**과제**: 아래 항목 전체를 빈 줄은 빼고 한 줄씩 번호 목록으로 옮겨 주세요.

★ ★ ★ ★

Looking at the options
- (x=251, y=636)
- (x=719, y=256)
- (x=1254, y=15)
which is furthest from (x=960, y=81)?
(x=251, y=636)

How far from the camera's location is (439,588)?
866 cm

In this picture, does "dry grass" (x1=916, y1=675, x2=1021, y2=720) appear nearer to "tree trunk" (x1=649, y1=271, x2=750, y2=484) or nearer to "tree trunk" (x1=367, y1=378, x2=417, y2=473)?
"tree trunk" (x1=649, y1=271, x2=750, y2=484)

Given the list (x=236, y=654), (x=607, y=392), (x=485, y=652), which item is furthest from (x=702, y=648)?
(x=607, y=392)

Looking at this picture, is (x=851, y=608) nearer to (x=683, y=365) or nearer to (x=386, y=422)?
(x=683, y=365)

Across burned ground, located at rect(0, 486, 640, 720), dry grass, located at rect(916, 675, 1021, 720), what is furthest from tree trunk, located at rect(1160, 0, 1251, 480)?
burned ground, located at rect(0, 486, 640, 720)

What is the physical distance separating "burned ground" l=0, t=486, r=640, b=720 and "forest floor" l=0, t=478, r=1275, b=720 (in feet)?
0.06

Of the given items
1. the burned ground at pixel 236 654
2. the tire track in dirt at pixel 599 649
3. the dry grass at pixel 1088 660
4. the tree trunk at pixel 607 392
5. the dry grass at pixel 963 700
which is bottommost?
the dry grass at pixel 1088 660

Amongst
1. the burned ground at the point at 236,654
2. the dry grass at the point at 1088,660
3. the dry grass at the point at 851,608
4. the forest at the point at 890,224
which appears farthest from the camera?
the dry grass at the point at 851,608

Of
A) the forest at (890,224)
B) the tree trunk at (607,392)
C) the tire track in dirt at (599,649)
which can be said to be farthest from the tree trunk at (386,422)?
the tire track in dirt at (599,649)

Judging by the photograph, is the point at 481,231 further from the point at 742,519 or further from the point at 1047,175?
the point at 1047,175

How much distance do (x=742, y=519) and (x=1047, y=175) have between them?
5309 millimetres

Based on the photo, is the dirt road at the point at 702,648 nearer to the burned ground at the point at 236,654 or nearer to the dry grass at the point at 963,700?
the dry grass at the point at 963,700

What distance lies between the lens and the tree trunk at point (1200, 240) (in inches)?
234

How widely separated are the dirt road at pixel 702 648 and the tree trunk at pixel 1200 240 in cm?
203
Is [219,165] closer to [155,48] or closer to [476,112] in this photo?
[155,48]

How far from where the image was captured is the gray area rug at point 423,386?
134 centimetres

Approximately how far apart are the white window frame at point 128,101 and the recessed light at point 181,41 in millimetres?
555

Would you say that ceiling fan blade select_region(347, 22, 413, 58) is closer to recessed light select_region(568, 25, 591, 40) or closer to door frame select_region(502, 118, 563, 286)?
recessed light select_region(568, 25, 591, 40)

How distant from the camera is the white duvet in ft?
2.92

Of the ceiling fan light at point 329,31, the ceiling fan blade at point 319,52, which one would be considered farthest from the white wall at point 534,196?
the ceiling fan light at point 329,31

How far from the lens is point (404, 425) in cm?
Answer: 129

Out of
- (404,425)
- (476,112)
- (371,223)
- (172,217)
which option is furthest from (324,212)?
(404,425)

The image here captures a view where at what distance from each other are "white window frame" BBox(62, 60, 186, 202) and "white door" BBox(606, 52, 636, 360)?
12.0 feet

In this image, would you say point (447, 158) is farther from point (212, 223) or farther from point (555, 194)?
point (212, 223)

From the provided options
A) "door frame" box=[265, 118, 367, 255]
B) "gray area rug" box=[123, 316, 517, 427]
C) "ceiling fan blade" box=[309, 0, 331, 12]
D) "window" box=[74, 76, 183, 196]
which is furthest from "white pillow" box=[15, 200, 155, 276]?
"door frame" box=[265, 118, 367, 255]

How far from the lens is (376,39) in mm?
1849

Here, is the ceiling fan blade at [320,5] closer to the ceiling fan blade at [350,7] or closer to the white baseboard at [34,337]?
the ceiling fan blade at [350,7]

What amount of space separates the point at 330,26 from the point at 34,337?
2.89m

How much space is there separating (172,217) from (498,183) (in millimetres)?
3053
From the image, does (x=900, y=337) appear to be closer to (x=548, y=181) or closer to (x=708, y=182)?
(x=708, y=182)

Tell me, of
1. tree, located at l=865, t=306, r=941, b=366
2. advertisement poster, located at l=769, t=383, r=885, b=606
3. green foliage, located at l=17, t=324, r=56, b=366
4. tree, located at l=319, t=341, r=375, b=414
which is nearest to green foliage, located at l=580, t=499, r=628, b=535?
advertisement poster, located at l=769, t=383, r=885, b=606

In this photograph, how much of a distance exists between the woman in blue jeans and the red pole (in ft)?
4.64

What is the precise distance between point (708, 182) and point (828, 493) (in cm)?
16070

★ ★ ★ ★

**작성 답안**:
1. Looking at the options
2. - (x=251, y=636)
3. - (x=719, y=256)
4. - (x=1254, y=15)
5. which is furthest from (x=960, y=81)?
6. (x=251, y=636)
7. How far from the camera's location is (439,588)?
8. 866 cm
9. In this picture, does "dry grass" (x1=916, y1=675, x2=1021, y2=720) appear nearer to "tree trunk" (x1=649, y1=271, x2=750, y2=484) or nearer to "tree trunk" (x1=367, y1=378, x2=417, y2=473)?
10. "tree trunk" (x1=649, y1=271, x2=750, y2=484)
11. Given the list (x=236, y=654), (x=607, y=392), (x=485, y=652), which item is furthest from (x=702, y=648)?
12. (x=607, y=392)
13. Looking at this picture, is (x=851, y=608) nearer to (x=683, y=365) or nearer to (x=386, y=422)?
14. (x=683, y=365)
15. Across burned ground, located at rect(0, 486, 640, 720), dry grass, located at rect(916, 675, 1021, 720), what is furthest from tree trunk, located at rect(1160, 0, 1251, 480)?
16. burned ground, located at rect(0, 486, 640, 720)
17. What is the physical distance separating "burned ground" l=0, t=486, r=640, b=720 and "forest floor" l=0, t=478, r=1275, b=720 (in feet)?
18. 0.06
19. Of the given items
20. 1. the burned ground at pixel 236 654
21. 2. the tire track in dirt at pixel 599 649
22. 3. the dry grass at pixel 1088 660
23. 4. the tree trunk at pixel 607 392
24. 5. the dry grass at pixel 963 700
25. which is bottommost?
26. the dry grass at pixel 1088 660
27. Amongst
28. 1. the burned ground at the point at 236,654
29. 2. the dry grass at the point at 1088,660
30. 3. the dry grass at the point at 851,608
31. 4. the forest at the point at 890,224
32. which appears farthest from the camera?
33. the dry grass at the point at 851,608
34. Of
35. A) the forest at (890,224)
36. B) the tree trunk at (607,392)
37. C) the tire track in dirt at (599,649)
38. which can be said to be farthest from the tree trunk at (386,422)?
39. the tire track in dirt at (599,649)
40. Judging by the photograph, is the point at 481,231 further from the point at 742,519 or further from the point at 1047,175?
41. the point at 1047,175
42. How much distance do (x=742, y=519) and (x=1047, y=175) have between them?
43. 5309 millimetres
44. Based on the photo, is the dirt road at the point at 702,648 nearer to the burned ground at the point at 236,654 or nearer to the dry grass at the point at 963,700?
45. the dry grass at the point at 963,700
46. What distance lies between the lens and the tree trunk at point (1200, 240) (in inches)?
47. 234
48. How widely separated are the dirt road at pixel 702 648 and the tree trunk at pixel 1200 240 in cm?
49. 203
50. Is [219,165] closer to [155,48] or closer to [476,112] in this photo?
51. [155,48]
52. How far from where the image was captured is the gray area rug at point 423,386?
53. 134 centimetres
54. Approximately how far apart are the white window frame at point 128,101 and the recessed light at point 181,41 in millimetres?
55. 555
56. Would you say that ceiling fan blade select_region(347, 22, 413, 58) is closer to recessed light select_region(568, 25, 591, 40) or closer to door frame select_region(502, 118, 563, 286)?
57. recessed light select_region(568, 25, 591, 40)
58. How distant from the camera is the white duvet in ft?
59. 2.92
60. Of the ceiling fan light at point 329,31, the ceiling fan blade at point 319,52, which one would be considered farthest from the white wall at point 534,196?
61. the ceiling fan light at point 329,31
62. How far from the lens is point (404, 425) in cm?
63. Answer: 129
64. Out of
65. - (404,425)
66. - (476,112)
67. - (371,223)
68. - (172,217)
69. which option is furthest from (324,212)?
70. (404,425)
71. The image here captures a view where at what distance from each other are "white window frame" BBox(62, 60, 186, 202) and "white door" BBox(606, 52, 636, 360)?
72. 12.0 feet
73. In this image, would you say point (447, 158) is farther from point (212, 223) or farther from point (555, 194)?
74. point (212, 223)
75. From the provided options
76. A) "door frame" box=[265, 118, 367, 255]
77. B) "gray area rug" box=[123, 316, 517, 427]
78. C) "ceiling fan blade" box=[309, 0, 331, 12]
79. D) "window" box=[74, 76, 183, 196]
80. which is furthest from "white pillow" box=[15, 200, 155, 276]?
81. "door frame" box=[265, 118, 367, 255]
82. How far from the lens is (376,39) in mm?
83. 1849
84. Here, is the ceiling fan blade at [320,5] closer to the ceiling fan blade at [350,7] or closer to the white baseboard at [34,337]?
85. the ceiling fan blade at [350,7]
86. What amount of space separates the point at 330,26 from the point at 34,337?
87. 2.89m
88. How much space is there separating (172,217) from (498,183) (in millimetres)?
89. 3053
90. From the image, does (x=900, y=337) appear to be closer to (x=548, y=181) or closer to (x=708, y=182)?
91. (x=708, y=182)
92. Tell me, of
93. 1. tree, located at l=865, t=306, r=941, b=366
94. 2. advertisement poster, located at l=769, t=383, r=885, b=606
95. 3. green foliage, located at l=17, t=324, r=56, b=366
96. 4. tree, located at l=319, t=341, r=375, b=414
97. which is nearest to green foliage, located at l=580, t=499, r=628, b=535?
98. advertisement poster, located at l=769, t=383, r=885, b=606
99. In this photograph, how much of a distance exists between the woman in blue jeans and the red pole (in ft)?
100. 4.64
101. What is the precise distance between point (708, 182) and point (828, 493) (in cm)?
102. 16070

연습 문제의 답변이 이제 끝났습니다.